↓↓↓
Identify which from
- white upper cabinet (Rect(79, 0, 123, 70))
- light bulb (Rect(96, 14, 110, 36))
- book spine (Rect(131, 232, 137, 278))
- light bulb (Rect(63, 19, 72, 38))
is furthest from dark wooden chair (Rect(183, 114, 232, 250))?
↑↑↑
What to do: Please write out the records above, copying every line word for word.

Expected answer:
Identify which from
- white upper cabinet (Rect(79, 0, 123, 70))
- light bulb (Rect(96, 14, 110, 36))
- book spine (Rect(131, 232, 137, 278))
- light bulb (Rect(63, 19, 72, 38))
is furthest from dark wooden chair (Rect(183, 114, 232, 250))?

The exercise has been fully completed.